Introduction: Pituitary apoplexy is a rare endocrine emergency that can occur due to pituitary infarction or hemorrhage. There are conflicting data regarding the type of pituitary adenoma prone to apoplexy. Prolactinomas seem to have the highest risk. We report 2 cases of apoplexy of a somatotropic adenoma not medically treated

Case 1: Patient aged 45 years, with a history of chronic headaches, hospitalized in the emergency room for management of a meningeal syndrome with violent headaches associated with vomiting, a significant decrease in visual acuity, exophthalmos and ptosis of the left eye. The patient was treated with antibiotics and underwent a brain scan which returned normal. In front of the observation of a dysmorphic syndrome typical of acromegaly, she was referred to the endocrinology department where the diagnosis of acromegaly was confirmed biologically, the pituitary imaging revealed a necrotic pituitary adenoma. The evolution was marked by a recurrence of the macroadenoma 6 years later.

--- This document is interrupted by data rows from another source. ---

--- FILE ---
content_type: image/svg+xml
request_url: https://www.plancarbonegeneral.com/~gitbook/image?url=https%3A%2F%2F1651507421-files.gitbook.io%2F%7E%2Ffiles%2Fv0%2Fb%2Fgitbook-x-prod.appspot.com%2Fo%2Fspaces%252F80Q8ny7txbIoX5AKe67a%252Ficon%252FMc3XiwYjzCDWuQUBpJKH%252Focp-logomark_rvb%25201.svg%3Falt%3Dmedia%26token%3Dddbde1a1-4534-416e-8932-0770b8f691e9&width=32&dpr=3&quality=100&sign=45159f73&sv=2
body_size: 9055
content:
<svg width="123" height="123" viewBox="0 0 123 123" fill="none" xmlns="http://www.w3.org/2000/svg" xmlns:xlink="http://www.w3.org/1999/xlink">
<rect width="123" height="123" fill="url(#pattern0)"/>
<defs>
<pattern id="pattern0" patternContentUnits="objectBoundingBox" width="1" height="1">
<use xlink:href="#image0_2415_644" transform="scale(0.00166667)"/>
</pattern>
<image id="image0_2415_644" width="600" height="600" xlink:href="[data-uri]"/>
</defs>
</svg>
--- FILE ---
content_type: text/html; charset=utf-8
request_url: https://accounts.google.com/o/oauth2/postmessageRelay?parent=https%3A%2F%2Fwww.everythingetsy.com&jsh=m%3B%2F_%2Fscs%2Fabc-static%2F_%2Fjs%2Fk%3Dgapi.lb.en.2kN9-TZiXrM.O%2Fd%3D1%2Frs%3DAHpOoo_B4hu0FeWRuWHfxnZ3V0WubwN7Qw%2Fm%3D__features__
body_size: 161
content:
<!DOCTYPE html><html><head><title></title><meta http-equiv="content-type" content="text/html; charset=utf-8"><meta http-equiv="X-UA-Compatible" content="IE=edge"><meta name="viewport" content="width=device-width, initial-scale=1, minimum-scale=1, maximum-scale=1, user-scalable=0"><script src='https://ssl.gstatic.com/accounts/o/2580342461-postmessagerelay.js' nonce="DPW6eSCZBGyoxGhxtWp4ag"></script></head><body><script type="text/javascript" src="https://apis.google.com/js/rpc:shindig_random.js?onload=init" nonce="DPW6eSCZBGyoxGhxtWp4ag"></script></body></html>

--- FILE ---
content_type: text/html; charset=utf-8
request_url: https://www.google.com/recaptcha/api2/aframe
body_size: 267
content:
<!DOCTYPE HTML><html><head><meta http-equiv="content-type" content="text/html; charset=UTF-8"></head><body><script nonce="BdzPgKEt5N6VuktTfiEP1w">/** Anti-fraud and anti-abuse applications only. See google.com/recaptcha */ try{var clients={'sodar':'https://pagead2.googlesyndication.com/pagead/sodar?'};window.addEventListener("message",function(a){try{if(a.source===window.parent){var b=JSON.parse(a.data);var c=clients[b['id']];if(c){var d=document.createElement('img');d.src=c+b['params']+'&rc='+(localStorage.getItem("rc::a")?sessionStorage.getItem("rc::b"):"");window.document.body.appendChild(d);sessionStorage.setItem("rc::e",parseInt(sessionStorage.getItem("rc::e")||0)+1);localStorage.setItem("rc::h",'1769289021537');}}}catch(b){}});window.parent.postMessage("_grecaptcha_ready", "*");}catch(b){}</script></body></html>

Case 2: A 57-year-old patient was admitted to a neurology emergency room for intense headaches that were resistant to analgesics, with decreased visual acuity and diplopia. The pituitary CT scan showed a macroadenoma of 2 x 1.6 cm with erosion of the sellar floor. The evolution is marked by the spontaneous appearance of an empty sella turcica with progressive installation of an antehypophyseal insufficiency with therapeutic normalization of GH levels under medical treatment (somatuline and cabergoline) and substitution of hormonal deficits.

Conclusion: Pituitary apoplexy is a rare complication of pituitary adenomas, it must be suspected in front of brutal headaches with ophthalmologic disorders. Its management must be multidisciplinary.